_QUOTED PASSAGE_.

· · · ·

Wear eye protection. A full face sheld is even better. I had a few pens blow up on me when I first started and it still happens from time to time, but the funny thing is, it's not that big a deal. I think the secret is to never get too comfortable, always keep a little fear.


----------



## yost69 (May 5, 2010)

As wolftat stated. You dont have to fear it but never lose respect for it. 

I got a little to comfortable with mine and was drilling a blank out by hand, which I have done several times with no problems. Had the drill bit chucked up in the live center and was pressing the blank on with my hand. The bit went off center and poked through the side it hit my hand so on instinct I let go. When I did the wobble of the blank broke the bit and the whole contraption came up and hit me in the eye (wasnt wearing safety glasses). Thought for sure I lost it buy turns out the only effect it had was when I look up I see a big black spot out of that eye.  All this took place in about 1/2 a second.

Anyway always wear your protection at all times.

Ben


----------



## CaptG (May 5, 2010)

Welcome from Michigan.  Keep on practicing and you will get comfortable with your machine.


----------



## Smitty37 (May 6, 2010)

*Fear.....*

Welcome to IAP. Speaking as one who nearly lost 3 fingers to a table saw about three years ago (that's why I took up pen turning) I will tell you ..... stay afraid and use that fear to remind you to keep your fingers out of fast moving machines...they can bite.  I'm not experienced enough to know for sure but I would think that perhaps flying chips (especially when a blank "blows" up on you) and catching a polishing cloth in the rotating  lathe are the two most physically dangerous things to care about....for me though the biggest danger and the easiest to forget is breathing the sanding dust...

Don't give it up though....it is entirely too satisfying to look at a nice pen and think "Wow! I made that."


----------



## Chris Bar (May 6, 2010)

Buy a simple 3/4 inch roughing gouge, learn how to sharpen it properly and use just this gouge until you are comfortable. Read, read, read about the angle at which you present the tool to the blank. Learn the right way, hang onto the gouge (*don't get lax or too comfy...i.e., oh, gee this is so easy!!!!*), and you should be safe . A sharp gouge can cut such a smooth finish that sanding will not be necessary. 

As already said, start with a piece of round stock to learn cutting technique, and when using square stock, go slow and use other hand to grasp tool just behind the tool rest to not let tool accidentally protrude too far when roughing a square to round. Check out some videos on line, or a little personal instruction should do it. Not sure how much instruction you have already had.

And it is always safe to have respect for hand tools and power tools. Its unsafe not to.


----------



## Rick_G (May 6, 2010)

· · · ·

_GIVEN INFORMATION_.
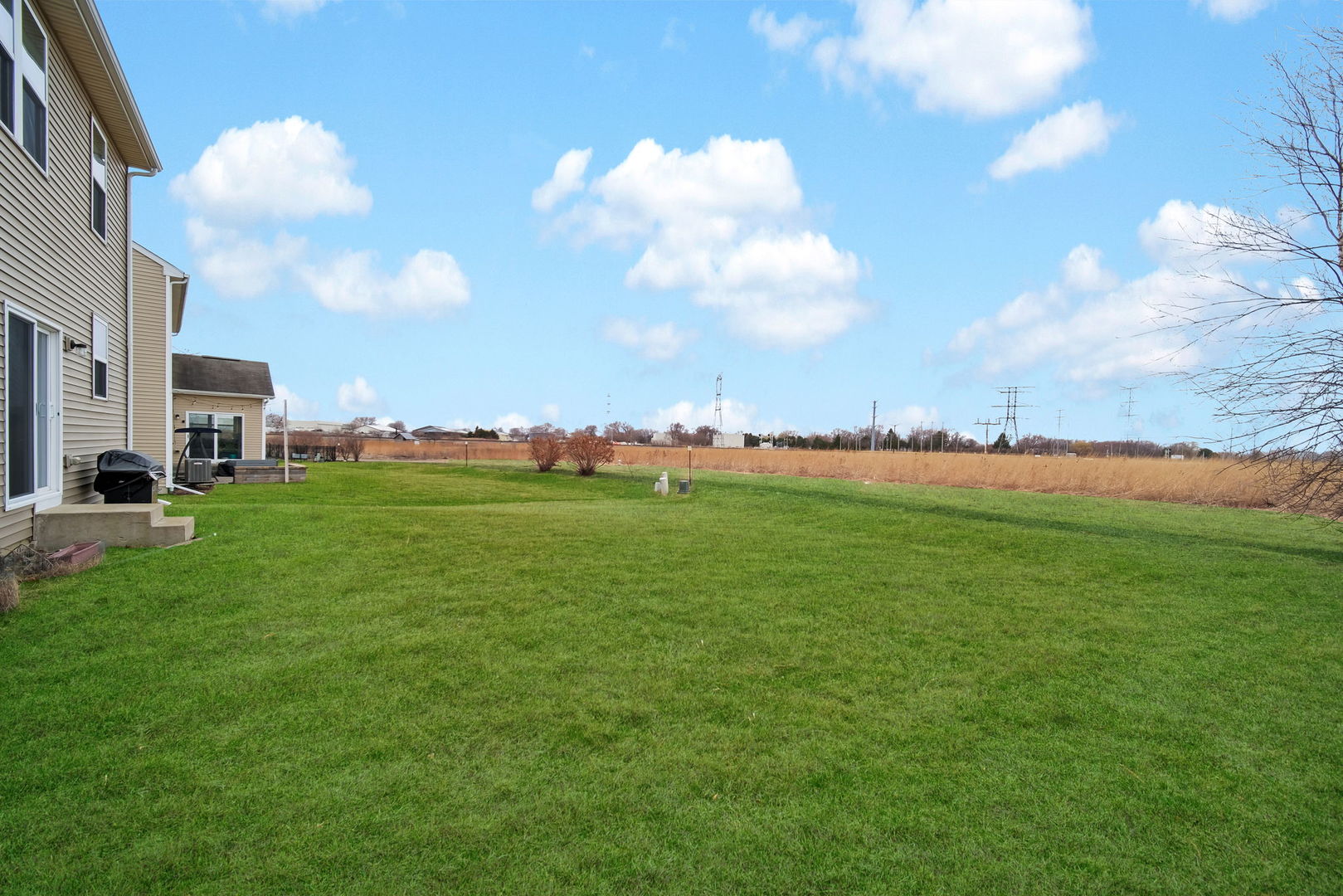 4255 FRASER Circle, Naperville, IL 60564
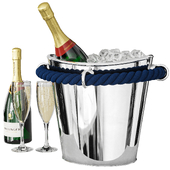 Champagne in bucket 2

· · · ·

_REQUIRED ACTION_.
Answer these questions from the pen-turning safety thread:
(a) What machine does Smitty37 say nearly cost him three fingers?
(b) What size roughing gouge does Chris Bar recommend buying?
(c) What was yost69 not wearing when the drilling setup hit him in the eye?

_ANSWER BELOW_.
(a) A table saw.
(b) A 3/4 inch roughing gouge.
(c) Safety glasses.